§ **PROBLEM STATEMENT**
The required answer is an exact copy of the records below, without pictures.

§ **DATASET RECORDS**

Content starts

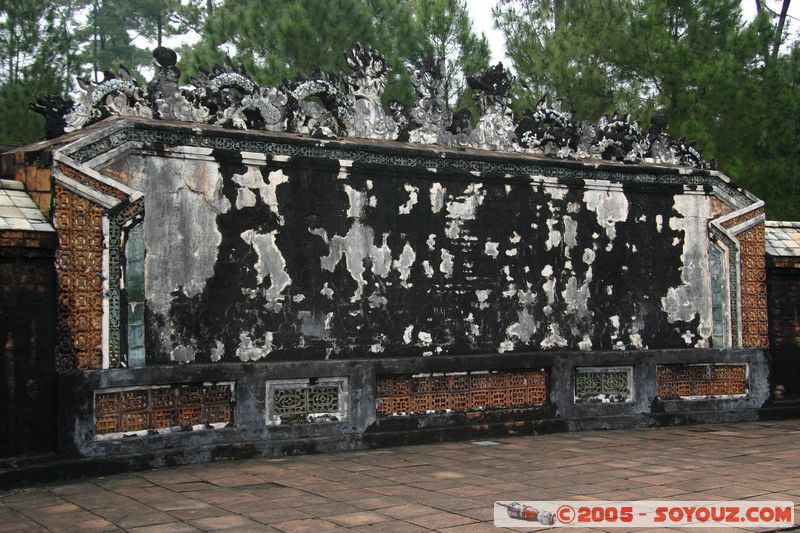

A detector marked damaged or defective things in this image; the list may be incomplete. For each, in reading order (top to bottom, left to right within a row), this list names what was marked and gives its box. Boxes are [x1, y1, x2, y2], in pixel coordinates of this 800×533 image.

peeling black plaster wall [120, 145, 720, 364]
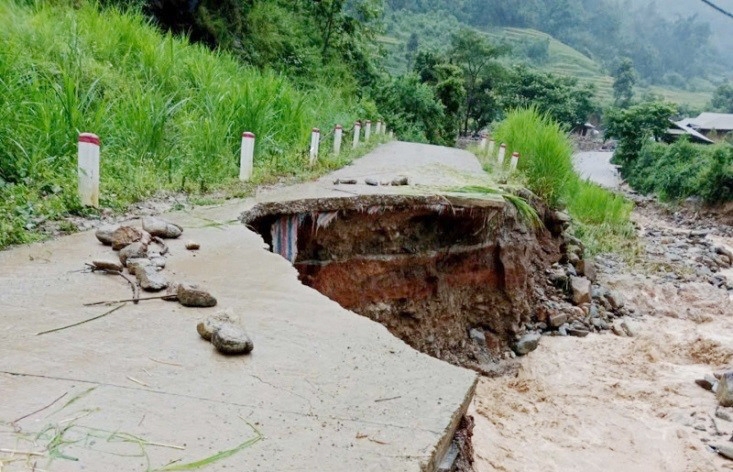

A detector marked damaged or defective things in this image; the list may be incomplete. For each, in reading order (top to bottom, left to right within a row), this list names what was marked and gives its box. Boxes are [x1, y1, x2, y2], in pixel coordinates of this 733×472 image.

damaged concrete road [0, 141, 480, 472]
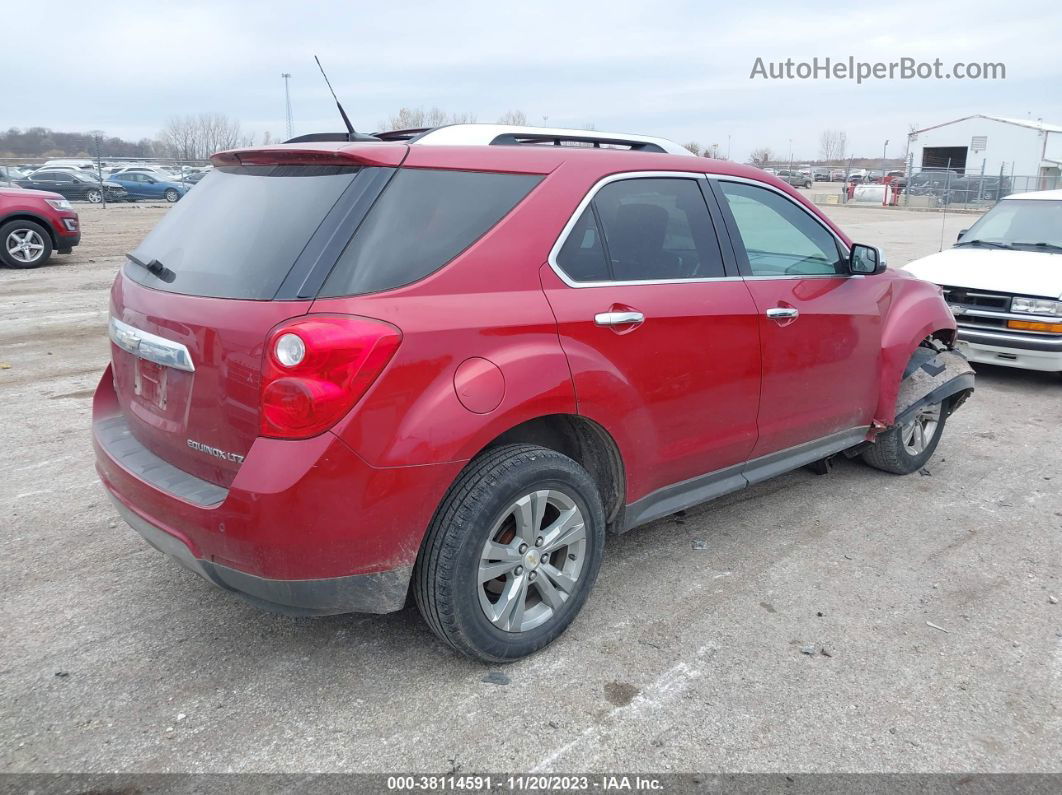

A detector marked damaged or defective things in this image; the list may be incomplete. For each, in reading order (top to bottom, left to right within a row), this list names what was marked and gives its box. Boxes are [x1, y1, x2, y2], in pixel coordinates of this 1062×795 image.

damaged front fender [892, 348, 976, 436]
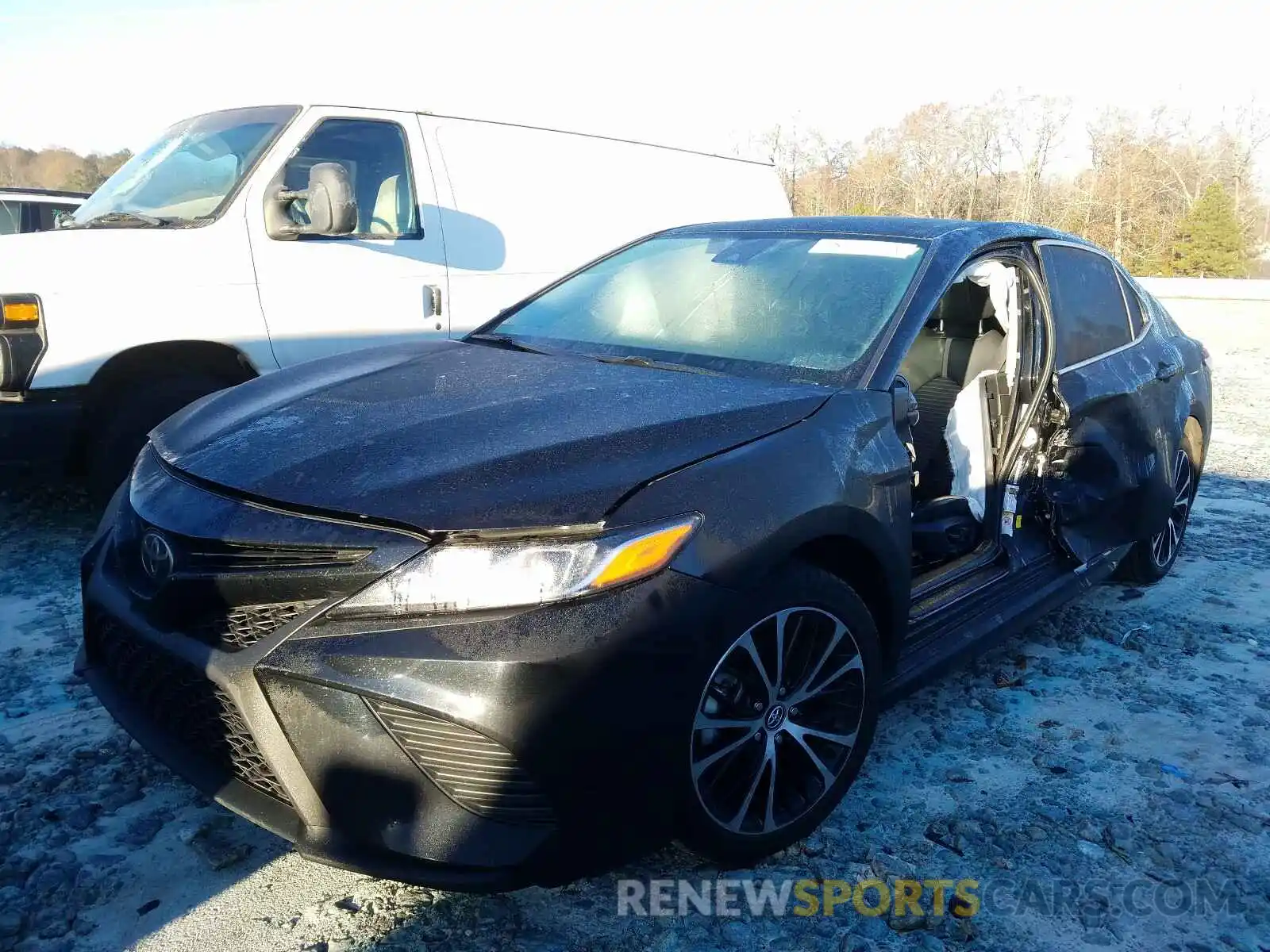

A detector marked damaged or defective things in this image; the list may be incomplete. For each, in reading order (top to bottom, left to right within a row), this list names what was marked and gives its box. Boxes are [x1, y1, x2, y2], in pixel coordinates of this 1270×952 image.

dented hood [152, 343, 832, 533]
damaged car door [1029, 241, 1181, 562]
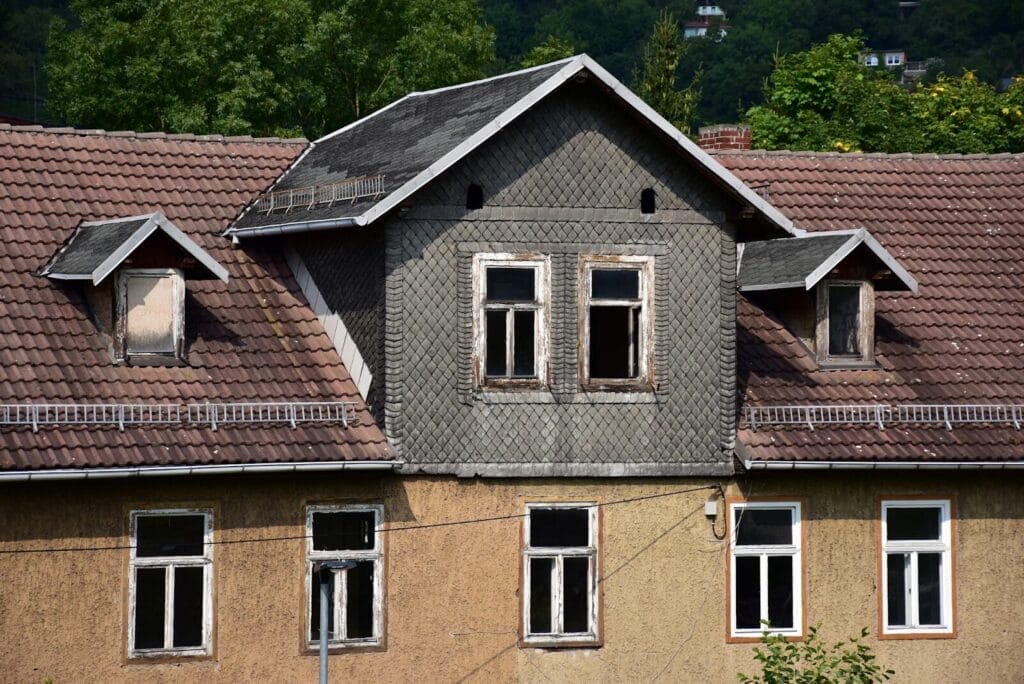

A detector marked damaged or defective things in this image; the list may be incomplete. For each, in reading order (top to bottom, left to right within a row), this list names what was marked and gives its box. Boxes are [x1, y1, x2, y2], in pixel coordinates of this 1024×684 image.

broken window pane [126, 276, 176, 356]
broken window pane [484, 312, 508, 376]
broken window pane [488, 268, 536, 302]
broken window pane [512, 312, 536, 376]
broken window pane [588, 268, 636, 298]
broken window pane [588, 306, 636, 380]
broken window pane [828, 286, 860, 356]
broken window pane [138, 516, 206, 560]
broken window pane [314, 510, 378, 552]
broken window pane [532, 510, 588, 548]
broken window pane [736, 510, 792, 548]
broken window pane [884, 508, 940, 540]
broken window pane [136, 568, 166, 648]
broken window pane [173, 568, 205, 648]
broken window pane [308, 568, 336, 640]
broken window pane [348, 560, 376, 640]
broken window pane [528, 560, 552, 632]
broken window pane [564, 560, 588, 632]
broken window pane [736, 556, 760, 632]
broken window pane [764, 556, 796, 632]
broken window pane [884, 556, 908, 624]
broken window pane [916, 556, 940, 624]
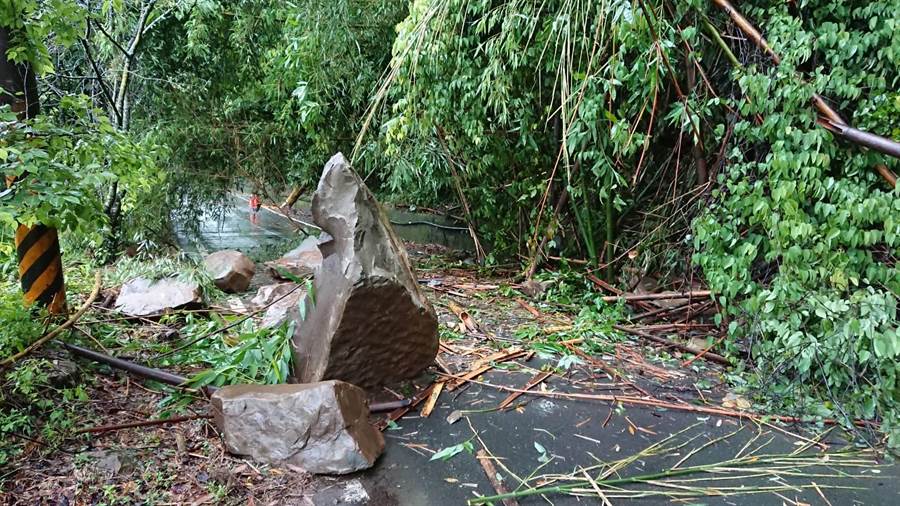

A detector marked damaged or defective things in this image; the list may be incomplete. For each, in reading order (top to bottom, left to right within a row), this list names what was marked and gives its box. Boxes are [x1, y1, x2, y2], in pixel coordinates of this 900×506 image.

Content ends

§ **ANSWER TO THIS PROBLEM**
A detector marked damaged or defective things in this image; the list may be incomplete. For each, in reading order (top to bottom, left to right within a row), this list names what was marked and gives its box. Boxes are [x1, y1, x2, y2], in pixel coordinates of this 800×533 image.

peeling black plaster wall [120, 145, 720, 364]

A detector marked damaged or defective things in this image; the list may be incomplete. For each, in reading order (top to bottom, left to right within a row), this list names what was marked and gives its box. Boxes are [x1, y1, x2, y2], in pixel coordinates of this 733×472 image.

damaged concrete road [0, 141, 480, 472]

A detector marked damaged or defective things in this image; the list may be incomplete. For each, in reading order (top to bottom, left to right within a row), this list names what was marked and gives its box. Boxes are [x1, y1, x2, y2], in pixel coordinates of this 1062×795 image.

damaged front fender [892, 348, 976, 436]

A detector marked damaged or defective things in this image; the list may be incomplete. For each, in reading order (top to bottom, left to right within a row), this list names what was marked and gives its box. Boxes are [x1, y1, x2, y2], in pixel coordinates of this 1270×952 image.

dented hood [152, 343, 832, 533]
damaged car door [1029, 241, 1181, 562]

A detector marked damaged or defective things in this image; the list may be incomplete. For each, in reading order (top to bottom, left to right within a row), this list names what was marked and gives its box. Boxes are [x1, y1, x2, y2], in pixel coordinates of this 1024×684 image.

broken window pane [126, 276, 176, 356]
broken window pane [484, 312, 508, 376]
broken window pane [488, 268, 536, 302]
broken window pane [512, 312, 536, 376]
broken window pane [588, 268, 636, 298]
broken window pane [588, 306, 636, 380]
broken window pane [828, 286, 860, 356]
broken window pane [138, 516, 206, 560]
broken window pane [314, 510, 378, 552]
broken window pane [532, 510, 588, 548]
broken window pane [736, 510, 792, 548]
broken window pane [884, 508, 940, 540]
broken window pane [136, 568, 166, 648]
broken window pane [173, 568, 205, 648]
broken window pane [308, 568, 336, 640]
broken window pane [348, 560, 376, 640]
broken window pane [528, 560, 552, 632]
broken window pane [564, 560, 588, 632]
broken window pane [736, 556, 760, 632]
broken window pane [764, 556, 796, 632]
broken window pane [884, 556, 908, 624]
broken window pane [916, 556, 940, 624]

A detector marked damaged or defective things in this image; the list may be incomplete. For each, in reading order (top to bottom, left to right within a row), this list names what was marked and gives its box. Boxes are [x1, y1, x2, y2], in pixel coordinates of this 900×506 image.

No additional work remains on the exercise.